Eine Impfpflicht für Beschäftigte, die mit vulnerablen Gruppen in Kontakt kommen, schloss Aschenberg-Dugnus aus. Dittmar und Klein-Schmeink sprachen sich dafür aus.

Umsetzung von 3G am Arbeitsplatz noch unklar

Der Vorsitzende des Städtetags, Helmut Dedy, hatte in den Zeitungen der "Funke-Mediengruppe" auch auf eine weitere Ministerpräsidentenkonferenz gepocht. "Statt tagelang über die Option einer Bund-Länder-Runde zu sprechen, sollte man vielleicht eine machen und gemeinsam eine Strategie für die nächste Zeit verabreden", sagte er. Dem entgegnete Klein-Schmeink, dass es den Ministerpräsidentinnen und -präsidenten jederzeit freistehen würde, sich zu treffen.

Nach einem Gesetzesentwurf von SPD, FDP und Grünen sollen die drastisch steigenden Corona-Zahlen unter anderem durch die Rückkehr zu kostenlosen Corona-Schnelltests, 3G am Arbeitsplatz und finanziellen Hilfen für Kliniken eingedämmt werden. Wie genau die 3G-Regelung am Arbeitsplatz in der Praxis aussehen könnte, sei noch nicht klar. "Wir haben das Bundesministerium für Arbeit und Soziales beauftragt, eine Formulierungshilfe für den Gesetzestext zu erarbeiten", sagte Dittmar.

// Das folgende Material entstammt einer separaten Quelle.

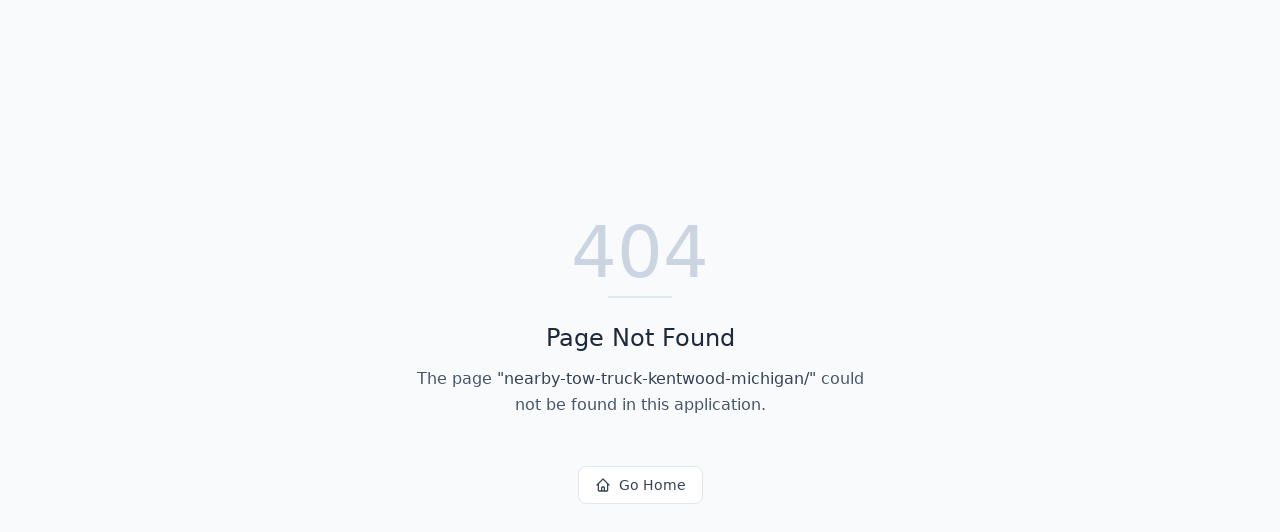

--- FILE ---
content_type: text/html; charset=utf-8
request_url: https://stuck.solutions/nearby-tow-truck-kentwood-michigan/
body_size: 511
content:
<!DOCTYPE html>
<html lang="en">
 <head>
  <meta charset="utf-8"/>
  <link href="https://qtrypzzcjebvfcihiynt.supabase.co/storage/v1/object/public/base44-prod/public/690e56f3755da8c02777a054/e878856f1_Screenshot2024-07-22194358.png" rel="icon" type="image/svg+xml"/>
  <meta content="width=device-width, initial-scale=1.0" name="viewport"/>
  <title>
   nearby-tow-truck-kentwood-michigan | STUCK Roadside
  </title>
  <script crossorigin="" src="/assets/index-BnvOKsC2.js" type="module">
  </script>
  <link crossorigin="" href="/assets/index-B6eGa7Ns.css" rel="stylesheet"/>
  <meta content="nearby-tow-truck-kentwood-michigan | STUCK Roadside " property="og:title"/>
  <meta content="Your central platform for managing business solutions and client projects." property="og:description"/>
  <meta content="https://qtrypzzcjebvfcihiynt.supabase.co/storage/v1/render/image/public/base44-prod/public/690e56f3755da8c02777a054/e878856f1_Screenshot2024-07-22194358.png?width=1200&amp;height=630&amp;resize=contain" property="og:image"/>
  <meta content="https://stuck.solutions/nearby-tow-truck-kentwood-michigan" property="og:url"/>
  <meta content="website" property="og:type"/>
  <meta content="STUCK Roadside " property="og:site_name"/>
  <meta content="summary_large_image" name="twitter:card"/>
  <meta content="nearby-tow-truck-kentwood-michigan | STUCK Roadside " name="twitter:title"/>
  <meta content="Your central platform for managing business solutions and client projects." name="twitter:description"/>
  <meta content="https://qtrypzzcjebvfcihiynt.supabase.co/storage/v1/render/image/public/base44-prod/public/690e56f3755da8c02777a054/e878856f1_Screenshot2024-07-22194358.png?width=1200&amp;height=630&amp;resize=contain" name="twitter:image"/>
  <meta content="https://stuck.solutions/nearby-tow-truck-kentwood-michigan" name="twitter:url"/>
  <meta content="Your central platform for managing business solutions and client projects." name="description"/>
  <meta content="yes" name="mobile-web-app-capable"/>
  <meta content="black" name="apple-mobile-web-app-status-bar-style"/>
  <meta content="STUCK Roadside " name="apple-mobile-web-app-title"/>
  <link href="https://stuck.solutions/nearby-tow-truck-kentwood-michigan" rel="canonical"/>
 </head>
 <body>
  <div id="root">
  </div>
 </body>
</html>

Klingbeil zufrieden mit Koalitionsverhandlungen

Der SPD-Generalsekretär Klingbeil äußerte sich derweil zufrieden über den Stand der Koalitionsverhandlungen mit FDP und Grünen. Derzeit rängen etwa 300 Fachpolitiker in den 22 Arbeitsgruppen um ihre Positionen, sagte Klingbeil im Deutschlandfunk. Da sei es ganz normal, dass es auch mal ruckele. Er sei aber überzeugt davon, dass die Fachgruppen wie geplant morgen ihre Arbeit abschließen würden. Dann werde man zeitnah damit beginnen, den Koalitionsvertrag zu schreiben.

Weiter erklärte Klingbeil, man werde zum jetzigen Stand der Verhandlungen keine Wasserstandsmeldungen zu möglichen Streitpunkten herausgeben. Alle drei Parteien seien sich etwa der Bedeutung des Klimaschutzes bewusst. Hier müsse in den kommenden Jahren wirklich etwas passieren, zum Beispiel beim Ausbau der erneuerbaren Energien, betonte Klingbeil. Klingbeil war gestern gemeinsam mit der amtierenden Co-Vorsitzenden Esken von SPD-Präsidium und Vorstand als künftiger Parteivorsitzender nominiert worden.